Let's go deeper and say well, we're talking about what's going on in the brain. OK. What about say bed-wetters? Certainly they fear wetting the bed, but yet it still happens and isn't there a psychological aspect to that?
Additionally there are things that I have feared and yet my brain didn't prevent me from doing it. Some people who have a fear of talking in front of an audience still do it and the fear persists.
#20
Posted 26 May 2011 - 12:06 PM
I'd like to mention that the word "phobia" means "a persistent, irrational fear of a specific object, activity, or situation that leads to a compelling desire to avoid it."
Therefore, for you to have "phobiaphobia" you would be persistently scared of fear. This leads simply to persistent fear.
Not necessarily. A phobia is triggered by the sight or thought etc of the focus of the fear.

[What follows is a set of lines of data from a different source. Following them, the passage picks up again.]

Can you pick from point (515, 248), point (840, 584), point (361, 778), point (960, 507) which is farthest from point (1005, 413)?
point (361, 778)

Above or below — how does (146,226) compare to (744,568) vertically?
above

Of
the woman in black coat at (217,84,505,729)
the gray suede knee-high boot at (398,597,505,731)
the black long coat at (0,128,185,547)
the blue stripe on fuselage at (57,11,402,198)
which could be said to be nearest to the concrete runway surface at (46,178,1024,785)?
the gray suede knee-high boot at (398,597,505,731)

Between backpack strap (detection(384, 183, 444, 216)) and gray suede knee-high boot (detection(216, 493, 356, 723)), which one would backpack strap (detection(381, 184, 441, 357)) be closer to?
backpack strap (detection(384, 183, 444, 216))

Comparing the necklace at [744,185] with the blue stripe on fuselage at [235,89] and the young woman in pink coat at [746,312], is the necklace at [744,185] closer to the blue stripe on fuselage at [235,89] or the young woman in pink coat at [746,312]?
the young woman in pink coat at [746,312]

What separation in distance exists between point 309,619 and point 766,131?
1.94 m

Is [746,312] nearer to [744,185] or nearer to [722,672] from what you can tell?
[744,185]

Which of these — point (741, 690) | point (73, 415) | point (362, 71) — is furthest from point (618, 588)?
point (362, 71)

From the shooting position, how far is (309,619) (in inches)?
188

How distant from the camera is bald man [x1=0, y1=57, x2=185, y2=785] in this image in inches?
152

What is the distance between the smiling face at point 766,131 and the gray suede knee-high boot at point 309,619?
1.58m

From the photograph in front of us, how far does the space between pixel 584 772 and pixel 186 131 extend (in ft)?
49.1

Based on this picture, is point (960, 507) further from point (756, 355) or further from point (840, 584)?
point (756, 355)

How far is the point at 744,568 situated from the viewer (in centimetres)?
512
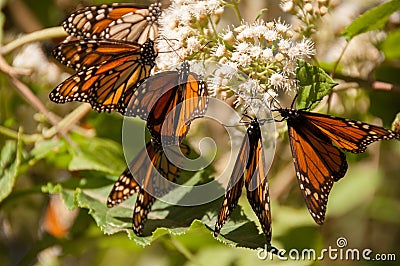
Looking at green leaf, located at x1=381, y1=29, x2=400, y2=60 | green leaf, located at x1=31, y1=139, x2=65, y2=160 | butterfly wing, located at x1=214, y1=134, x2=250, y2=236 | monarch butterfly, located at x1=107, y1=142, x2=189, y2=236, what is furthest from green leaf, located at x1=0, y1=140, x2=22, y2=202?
green leaf, located at x1=381, y1=29, x2=400, y2=60

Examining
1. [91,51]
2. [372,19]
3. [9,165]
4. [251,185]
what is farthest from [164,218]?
[372,19]

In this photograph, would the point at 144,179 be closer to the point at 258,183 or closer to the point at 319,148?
the point at 258,183

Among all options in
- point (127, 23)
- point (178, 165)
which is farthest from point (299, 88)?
point (127, 23)

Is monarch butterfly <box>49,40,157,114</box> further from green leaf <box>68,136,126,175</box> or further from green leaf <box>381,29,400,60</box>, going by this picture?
green leaf <box>381,29,400,60</box>

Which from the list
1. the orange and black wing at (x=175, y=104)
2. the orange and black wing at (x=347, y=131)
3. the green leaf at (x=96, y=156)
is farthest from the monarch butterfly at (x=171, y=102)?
the green leaf at (x=96, y=156)

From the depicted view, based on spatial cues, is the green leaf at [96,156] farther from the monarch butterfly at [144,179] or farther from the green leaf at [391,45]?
the green leaf at [391,45]
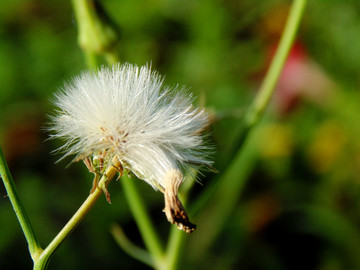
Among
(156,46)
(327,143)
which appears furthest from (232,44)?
(327,143)

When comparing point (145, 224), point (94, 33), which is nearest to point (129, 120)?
point (94, 33)

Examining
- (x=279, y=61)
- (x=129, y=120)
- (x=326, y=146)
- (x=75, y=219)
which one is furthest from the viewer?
(x=326, y=146)

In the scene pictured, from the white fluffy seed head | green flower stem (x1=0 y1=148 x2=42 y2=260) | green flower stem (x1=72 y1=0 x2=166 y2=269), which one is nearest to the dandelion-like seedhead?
the white fluffy seed head

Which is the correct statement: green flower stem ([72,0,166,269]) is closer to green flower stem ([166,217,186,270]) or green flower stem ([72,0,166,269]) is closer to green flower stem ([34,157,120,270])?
green flower stem ([166,217,186,270])

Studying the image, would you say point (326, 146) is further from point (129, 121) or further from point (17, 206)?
point (17, 206)

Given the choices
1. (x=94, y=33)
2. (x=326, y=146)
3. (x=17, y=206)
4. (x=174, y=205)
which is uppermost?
(x=326, y=146)

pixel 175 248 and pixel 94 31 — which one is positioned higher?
pixel 94 31

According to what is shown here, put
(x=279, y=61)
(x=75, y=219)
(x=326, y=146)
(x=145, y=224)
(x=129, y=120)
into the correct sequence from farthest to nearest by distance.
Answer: (x=326, y=146), (x=145, y=224), (x=279, y=61), (x=129, y=120), (x=75, y=219)
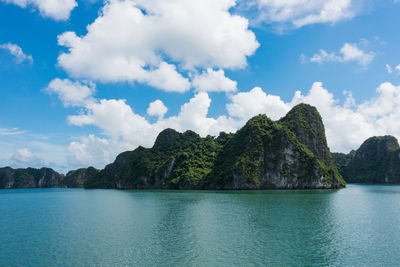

So an arachnophobic doesn't walk around thinking about their fear of spiders until something reminds them of it or there is some threat of a spider.
So phobophobia is like someone mentioned, it is similar to a panic attack; when something elicits a fear in a person, they are not only scared of the spider/heights/long words, but they are freaked out by the fear that they haven't managed to avoid.. So it spirals into a panic attack. Of course panic attacks do die down eventually due to the way a panic attack exhausts the body and mind.
The rest of the time they try to avoid the things that cause fear rather than avoiding fear itself..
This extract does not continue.